Observe-se que, aqui, como bem sabia Marx, o desemprego é política e economicamente importante para manter a desproteção ou insegurança do trabalhador. Na base desta necessidade de insegurança revela-se uma razão econômica fundamental, que limita a busca pelo pleno emprego no capitalismo, a ser: à medida que o desemprego cai, aumentam os salários e reduzem-se os lucros, objetivo basilar do sistema. Conforme sustentava Marx, é essa pressão que leva às inovações e ao crescimento da composição técnica do capital, que fazem do capitalismo um modo de produção brilhante em matéria de progresso tecnológico. Dizia Marx (2013MARX, K. O Capital, v. I. São Paulo: Boitempo, 2013., p. 704), a esse respeito: “o capital adicional formado no decorrer da acumulação atrai, proporcionalmente a seu volume, cada vez menos trabalhadores. Por outro lado, o velho capital, reproduzido periodicamente numa nova composição, repele cada vez mais trabalhadores que ele anteriormente ocupava”. Com políticas de aumento de emprego ou sem elas, o sistema se encarrega de excluir da produção parcela significativa da população trabalhadora, tanto mais quanto maior for o objetivo de lucro e o poder de barganha dos capitalistas na relação capital-trabalho. Isso porque, como também apontava Marx (2013MARX, K. O Capital, v. I. São Paulo: Boitempo, 2013., p. 715), “(...) o mecanismo da produção capitalista vela para que o aumento absoluto de capital não seja acompanhado de um aumento correspondente da demanda geral de trabalho”.

Considerações finais

Procuramos descrever, neste artigo, a concepção marxista de dinheiro como relação social vis a vis o poder monetário do Estado, contrapondo-os às ideias da MMT. Destacamos, inicialmente que, ao contrário de ser única ou fundamentalmente uma criatura do Estado, o dinheiro é uma criação social. Nesta criação, o Estado exerce importante papel monetário, já que, dado o caráter público do Estado, seu poder é hierarquicamente superior ao dos membros privados da sociedade. Mas o dinheiro emerge como obra social da exclusão de uma mercadoria para desempenhar o papel de validador social dos trabalhos privados - o que configura uma relação social. Quando deixa de ser, formalmente, uma mercadoria, o dinheiro não perde tal papel social nem pode prescindir de tal dimensão social para funcionar como tal. É isso que impõe limites ao poder monetário do Estado.

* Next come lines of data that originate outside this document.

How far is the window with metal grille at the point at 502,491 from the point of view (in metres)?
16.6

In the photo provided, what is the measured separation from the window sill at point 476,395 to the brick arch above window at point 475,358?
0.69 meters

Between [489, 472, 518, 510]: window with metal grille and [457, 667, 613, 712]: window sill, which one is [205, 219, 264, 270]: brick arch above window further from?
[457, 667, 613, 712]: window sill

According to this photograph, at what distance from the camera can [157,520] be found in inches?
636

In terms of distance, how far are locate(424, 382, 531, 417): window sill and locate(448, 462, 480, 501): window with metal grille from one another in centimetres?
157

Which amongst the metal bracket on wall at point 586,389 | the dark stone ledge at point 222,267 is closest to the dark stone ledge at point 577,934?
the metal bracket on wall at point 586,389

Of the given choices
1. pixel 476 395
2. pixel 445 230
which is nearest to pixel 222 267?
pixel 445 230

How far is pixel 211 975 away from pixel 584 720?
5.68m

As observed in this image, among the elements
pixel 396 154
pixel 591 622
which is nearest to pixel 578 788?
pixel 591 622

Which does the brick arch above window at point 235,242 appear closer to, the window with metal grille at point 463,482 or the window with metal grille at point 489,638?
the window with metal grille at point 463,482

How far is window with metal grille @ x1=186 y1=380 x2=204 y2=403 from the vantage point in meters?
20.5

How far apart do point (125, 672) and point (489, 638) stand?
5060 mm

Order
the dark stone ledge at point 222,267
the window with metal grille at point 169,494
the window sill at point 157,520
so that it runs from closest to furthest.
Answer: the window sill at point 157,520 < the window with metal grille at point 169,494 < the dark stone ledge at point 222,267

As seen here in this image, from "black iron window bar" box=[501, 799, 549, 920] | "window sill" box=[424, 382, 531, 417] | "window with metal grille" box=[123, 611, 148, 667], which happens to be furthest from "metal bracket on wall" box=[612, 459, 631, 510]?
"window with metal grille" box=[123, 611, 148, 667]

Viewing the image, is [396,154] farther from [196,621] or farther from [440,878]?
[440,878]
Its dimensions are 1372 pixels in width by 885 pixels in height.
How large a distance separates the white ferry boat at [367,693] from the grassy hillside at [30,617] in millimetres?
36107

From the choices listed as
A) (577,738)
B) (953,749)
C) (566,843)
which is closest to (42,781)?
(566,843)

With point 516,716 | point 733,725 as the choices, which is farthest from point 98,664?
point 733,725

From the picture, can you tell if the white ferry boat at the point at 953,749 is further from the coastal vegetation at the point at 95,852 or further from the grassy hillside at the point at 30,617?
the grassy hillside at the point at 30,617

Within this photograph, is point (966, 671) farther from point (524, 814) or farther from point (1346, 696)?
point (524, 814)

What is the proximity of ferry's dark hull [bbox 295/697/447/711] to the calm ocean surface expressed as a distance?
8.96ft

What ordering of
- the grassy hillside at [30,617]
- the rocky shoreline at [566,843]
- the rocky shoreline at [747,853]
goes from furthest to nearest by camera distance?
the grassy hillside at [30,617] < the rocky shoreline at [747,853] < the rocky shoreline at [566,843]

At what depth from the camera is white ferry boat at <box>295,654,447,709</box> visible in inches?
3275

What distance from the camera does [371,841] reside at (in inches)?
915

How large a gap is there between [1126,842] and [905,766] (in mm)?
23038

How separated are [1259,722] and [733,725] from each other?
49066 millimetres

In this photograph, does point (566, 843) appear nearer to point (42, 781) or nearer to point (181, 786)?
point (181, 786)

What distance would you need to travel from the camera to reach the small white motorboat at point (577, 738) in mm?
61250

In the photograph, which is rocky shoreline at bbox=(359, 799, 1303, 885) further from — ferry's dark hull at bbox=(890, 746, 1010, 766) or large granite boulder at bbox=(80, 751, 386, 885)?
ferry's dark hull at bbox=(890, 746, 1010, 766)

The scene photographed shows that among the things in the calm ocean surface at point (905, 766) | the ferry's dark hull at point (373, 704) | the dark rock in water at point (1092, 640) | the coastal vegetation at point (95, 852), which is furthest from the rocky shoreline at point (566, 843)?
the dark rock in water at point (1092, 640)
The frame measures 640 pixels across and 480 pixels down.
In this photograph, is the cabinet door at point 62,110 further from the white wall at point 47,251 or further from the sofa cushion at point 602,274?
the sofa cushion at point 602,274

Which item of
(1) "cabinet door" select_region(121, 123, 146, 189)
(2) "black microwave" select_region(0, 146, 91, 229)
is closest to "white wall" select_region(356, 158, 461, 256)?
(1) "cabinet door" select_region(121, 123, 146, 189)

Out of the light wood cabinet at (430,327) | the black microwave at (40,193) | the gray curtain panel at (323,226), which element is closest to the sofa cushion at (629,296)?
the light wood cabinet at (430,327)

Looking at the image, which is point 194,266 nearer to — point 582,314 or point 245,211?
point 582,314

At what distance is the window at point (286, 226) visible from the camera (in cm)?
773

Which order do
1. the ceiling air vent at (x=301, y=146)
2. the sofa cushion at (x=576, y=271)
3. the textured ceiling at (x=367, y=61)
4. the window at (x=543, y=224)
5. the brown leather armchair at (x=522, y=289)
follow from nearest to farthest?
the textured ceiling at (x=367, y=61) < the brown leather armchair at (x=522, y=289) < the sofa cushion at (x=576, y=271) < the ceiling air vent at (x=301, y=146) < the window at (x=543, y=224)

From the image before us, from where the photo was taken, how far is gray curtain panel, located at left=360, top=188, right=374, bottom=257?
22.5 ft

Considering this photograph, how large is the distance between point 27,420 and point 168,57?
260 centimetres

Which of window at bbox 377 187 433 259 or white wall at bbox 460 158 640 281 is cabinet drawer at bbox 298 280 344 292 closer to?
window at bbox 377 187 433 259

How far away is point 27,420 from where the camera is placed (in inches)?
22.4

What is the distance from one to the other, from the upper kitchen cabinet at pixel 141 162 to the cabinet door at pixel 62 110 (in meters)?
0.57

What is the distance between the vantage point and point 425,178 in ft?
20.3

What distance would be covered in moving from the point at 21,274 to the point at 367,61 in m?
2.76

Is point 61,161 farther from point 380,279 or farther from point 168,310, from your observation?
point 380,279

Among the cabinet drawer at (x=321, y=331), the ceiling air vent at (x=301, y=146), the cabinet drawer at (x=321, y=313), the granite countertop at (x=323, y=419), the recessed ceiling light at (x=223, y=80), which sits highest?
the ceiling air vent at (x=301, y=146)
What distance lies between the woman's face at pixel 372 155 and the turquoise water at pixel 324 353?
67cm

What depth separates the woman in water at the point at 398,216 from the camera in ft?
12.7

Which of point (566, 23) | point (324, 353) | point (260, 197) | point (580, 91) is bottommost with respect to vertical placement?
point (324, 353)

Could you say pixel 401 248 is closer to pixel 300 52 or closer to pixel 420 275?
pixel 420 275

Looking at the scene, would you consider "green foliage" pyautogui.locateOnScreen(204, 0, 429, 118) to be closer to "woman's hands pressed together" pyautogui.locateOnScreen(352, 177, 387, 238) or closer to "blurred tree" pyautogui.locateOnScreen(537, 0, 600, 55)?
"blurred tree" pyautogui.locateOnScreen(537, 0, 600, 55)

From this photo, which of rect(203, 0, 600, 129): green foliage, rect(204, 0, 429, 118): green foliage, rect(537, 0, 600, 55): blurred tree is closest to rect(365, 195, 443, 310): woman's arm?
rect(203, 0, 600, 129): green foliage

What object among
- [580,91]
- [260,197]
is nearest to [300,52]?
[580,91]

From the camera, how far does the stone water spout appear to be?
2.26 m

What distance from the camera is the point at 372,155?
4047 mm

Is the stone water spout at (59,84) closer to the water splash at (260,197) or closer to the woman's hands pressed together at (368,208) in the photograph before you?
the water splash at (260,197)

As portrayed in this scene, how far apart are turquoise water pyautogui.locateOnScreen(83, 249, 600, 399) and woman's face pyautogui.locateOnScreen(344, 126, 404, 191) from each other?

Com a moeda fiduciária, a restrição monetária torna-se mais complexa. Além da conversão das mercadorias em dinheiro, é necessário que os diferentes tipos de moeda privadas se convertam entre elas e na moeda nacional. Também as moedas nacionais precisam se converter em moeda internacional. Neste processo, o Estado tem sempre um papel hierarquicamente superior, que lhe é conferido pelo seu caráter público, diante do caráter privado dos demais agentes criadores de moedas. Mas esse papel encontra limites. O Estado pode criar moeda ou reduzir a taxa de juros para estimular a reprodução do capital, mas precisa garantir também o reconhecimento social da moeda, que depende, entre outras coisas, da aceitação desta pelos membros da sociedade, e da conversibilidade da moeda nacional em moeda internacional. Tal conversibilidade é necessária, mas nem sempre é garantida. Ela está relacionada ao poder econômico e político do Estado emissor, o que explica as maiores dificuldades e os limites mais estreitos enfrentados pelas economias periféricas. Mas mesmo o Estado nacional emissor da moeda internacional se defronta com limites ao exercer seu poder monetário. Isso porque a criação de moeda precisa respeitar o papel de equivalente geral que o dinheiro desempenha. Exageros de qualquer lado podem prejudicar grupos econômicos nacionais específicos, ou outros Estados nacionais, o que constrange a ação estatal do emissor da moeda internacional. Do exposto, é possível concluir que o caráter de relação social do dinheiro leva a um papel monetário do Estado mais complexo do que aquele apresentado pela MMT - centrado na criação de dinheiro para financiar gastos públicos que permitem gerar rendas para o pagamento dos tributos.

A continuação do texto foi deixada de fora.